* Brief *
In the technical theatre course policy, on what day and at what time are most drop-in crew days held?

* Source text *
Classroom Resources:
Stage Scenery: Its Construction and Rigging, Backstage Handbook, Stage Lighting Design, Making Theatre Props, the teacher, and potentially the local union (IATSE)

SAFETY ISSUES AND REQUIREMENTS:
Students need to be aware of the important safety issues surrounding technical theatre and prepare appropriately. Due to the nature of technical theatre, students will be exposed to a riskier environment than a standard classroom. For example, students will work with lighting equipment requiring electricity with a higher wattage and use corded power tools to construct scenery. ‡ALL STUDENTS MUST PASS ALL WRITTEN AND PRACTICAL TESTS WITH THE TEACHER BEFORE WORKING ON ANY PROJECT USING THOSE TOOLS AND/OR SKILLS. NO EXCEPTIONS!

Materials needed (some provided by the theatre department*):
• Sturdy gloves*
• Safety goggles*
• Earplugs
• Closed-toe shoes
• Paint/work clothing (no "nice" clothes)

REQUIRED CREW DAYS:
All students enrolled in technical theatre are required to participate at least one production or ten hours per semester in order to receive full credit for this course. All crew days will be announced and posted via the SignUp.com link provided above at least one week in advance of the crew days. Most drop-in crew days are Fridays from 3:30-5:30 P.M. in the theatre and/or scene shop. Many students opt to work in the Box Office/Concessions/Usher during evening productions. Students wanting a more advanced tech track are encouraged to gain the full tech experience by volunteering to be on a run crew for the duration of a production's rehearsal and production schedule.

Teachers' Responsibilities:
• Provide opportunities for students to learn, test, and practice each skill needed
• Test all students in the use of every tool and skill (both written and practical tests)
• Only allow students who have successfully tested use that tool or skill

Students' Responsibilities:
• Takes notes and learn the material required
• Study and pass all skills and knowledge tests
• Practice skills and knowledge
• Participate in crew days

Attendance Policy:
It is imperative and expected that students attend every class, every week. Due to the high risk nature of a class that uses power tools and other theatre supplies, attendance is required to learn the safety and application of such tools in order to use them safely and appropriately throughout the class and crew days. The first excused absence will be counted as excused without penalty to the student’s grade. However, all other absences or missed classes, whether excused or unexcused, will result in a 1% drop in the student’s overall grade.

* Record set *
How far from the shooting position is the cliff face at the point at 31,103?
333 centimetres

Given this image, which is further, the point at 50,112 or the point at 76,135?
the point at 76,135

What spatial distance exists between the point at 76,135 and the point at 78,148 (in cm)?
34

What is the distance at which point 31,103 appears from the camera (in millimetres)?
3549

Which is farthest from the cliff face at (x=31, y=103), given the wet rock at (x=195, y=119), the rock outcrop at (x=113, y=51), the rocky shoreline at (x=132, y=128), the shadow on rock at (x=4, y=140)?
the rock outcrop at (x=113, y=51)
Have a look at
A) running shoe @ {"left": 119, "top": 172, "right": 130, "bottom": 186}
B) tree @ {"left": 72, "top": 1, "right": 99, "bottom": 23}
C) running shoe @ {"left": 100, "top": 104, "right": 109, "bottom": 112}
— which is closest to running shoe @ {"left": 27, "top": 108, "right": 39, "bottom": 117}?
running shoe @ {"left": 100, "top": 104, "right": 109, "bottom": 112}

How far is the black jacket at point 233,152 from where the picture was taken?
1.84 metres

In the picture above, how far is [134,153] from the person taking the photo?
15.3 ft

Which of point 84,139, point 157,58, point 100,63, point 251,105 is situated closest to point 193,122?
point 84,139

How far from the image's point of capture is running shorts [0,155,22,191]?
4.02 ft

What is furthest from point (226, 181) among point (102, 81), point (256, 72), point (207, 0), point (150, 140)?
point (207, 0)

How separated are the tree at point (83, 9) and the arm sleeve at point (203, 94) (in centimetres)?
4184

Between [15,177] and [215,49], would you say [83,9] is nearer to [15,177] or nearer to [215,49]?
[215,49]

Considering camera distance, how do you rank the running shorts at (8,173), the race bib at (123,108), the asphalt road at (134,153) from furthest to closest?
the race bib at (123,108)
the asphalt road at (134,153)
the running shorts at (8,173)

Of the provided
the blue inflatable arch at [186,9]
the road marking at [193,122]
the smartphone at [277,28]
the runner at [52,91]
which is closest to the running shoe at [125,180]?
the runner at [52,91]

--

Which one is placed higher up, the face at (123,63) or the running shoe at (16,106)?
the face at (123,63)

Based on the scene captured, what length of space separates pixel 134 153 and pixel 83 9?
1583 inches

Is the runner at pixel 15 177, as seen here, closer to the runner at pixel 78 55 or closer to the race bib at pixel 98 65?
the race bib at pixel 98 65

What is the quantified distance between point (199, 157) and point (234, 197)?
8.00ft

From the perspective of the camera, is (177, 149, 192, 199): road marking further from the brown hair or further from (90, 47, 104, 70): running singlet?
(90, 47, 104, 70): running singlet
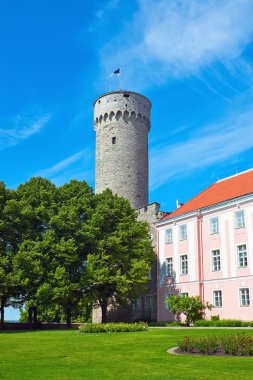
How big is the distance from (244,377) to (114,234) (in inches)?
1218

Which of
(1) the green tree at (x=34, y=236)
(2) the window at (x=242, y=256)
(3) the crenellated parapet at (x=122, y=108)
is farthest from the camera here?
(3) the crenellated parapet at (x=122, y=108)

* Written response *
Fridays from 3:30-5:30 P.M.